## Passage to read
But hey! Here’s another perspective to consider. Mobley recorded an astonishing 25 albums as a leader or co-leader for Blue Note (not even Grant Green comes close), was featured on around another 35 Blue Notes as a sideman, and made his mark on Columbia and a few other labels too. Where’s the victim?
Mobley had some good times outside the studio as well. He was married twice, by all accounts on both occasions to stunningly beautiful women, and lived until he was 56—not a massive span, true, but for a black hard bop saxophonist born in 1930 who had intermittent heroin problems, longer than many. Mobley did alright, as history should record.
Fact is, Mobley wasn’t one of the all-time greats. His style was an amalgam of others before and around him, and his technique was no better than average. His tone was thin more often than it was fat, and he squeaked on fast passages or when negotiating tricky intervals. He was, though, an exhilaratingly ragged and abandoned tenor saxophonist and a solid blues-based composer who made one all-time great album, Soul Station, and half a dozen very good ones.

## Dataset section
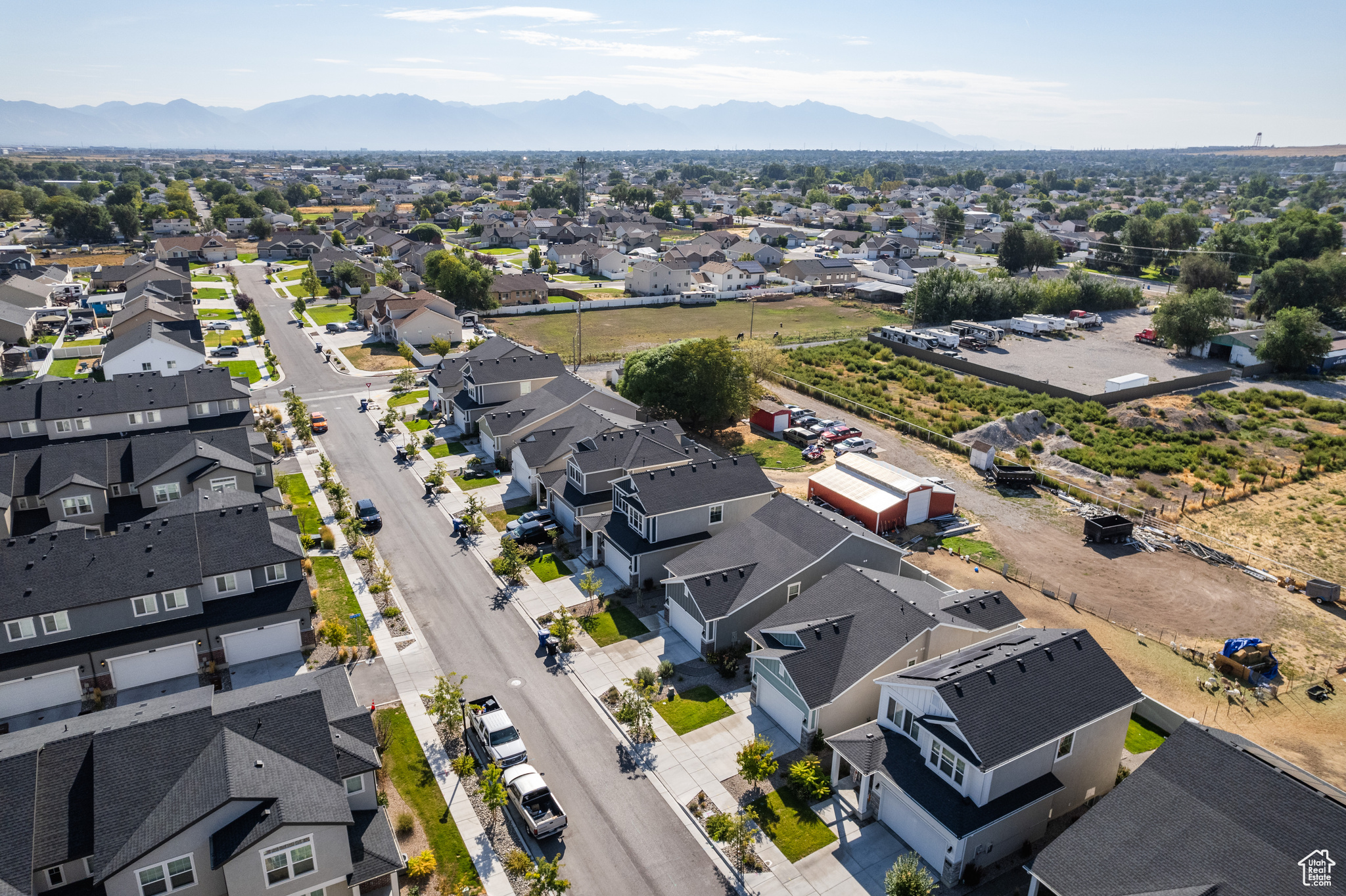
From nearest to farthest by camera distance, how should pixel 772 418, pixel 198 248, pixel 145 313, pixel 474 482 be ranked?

## Tasks to perform
[A] Reproduce the part of the Mobley passage that opens with the words containing "Fact is, Mobley" and closes with "very good ones.".
[B] Answer these questions using the passage on Mobley.
(i) How many albums did Mobley record as a leader or co-leader for Blue Note?
(ii) Until what age did Mobley live?
(iii) Which album does the passage call his one all-time great album?
[C] Decide whether each statement agrees with the passage on Mobley, and support each answer with the deciding words of the passage.
(i) Mobley was married three times.
(ii) Mobley's technique was no better than average.
(iii) Mobley was born in 1930.

## Solutions for each task
[A]
Fact is, Mobley wasn’t one of the all-time greats. His style was an amalgam of others before and around him, and his technique was no better than average. His tone was thin more often than it was fat, and he squeaked on fast passages or when negotiating tricky intervals. He was, though, an exhilaratingly ragged and abandoned tenor saxophonist and a solid blues-based composer who made one all-time great album, Soul Station, and half a dozen very good ones.

[B]
(i) Mobley recorded 25 albums as a leader or co-leader for Blue Note.
(ii) He lived until he was 56.
(iii) The passage names Soul Station as his one all-time great album.

[C]
(i) No: "He was married twice"
(ii) Yes: "his technique was no better than average"
(iii) Yes: "born in 1930"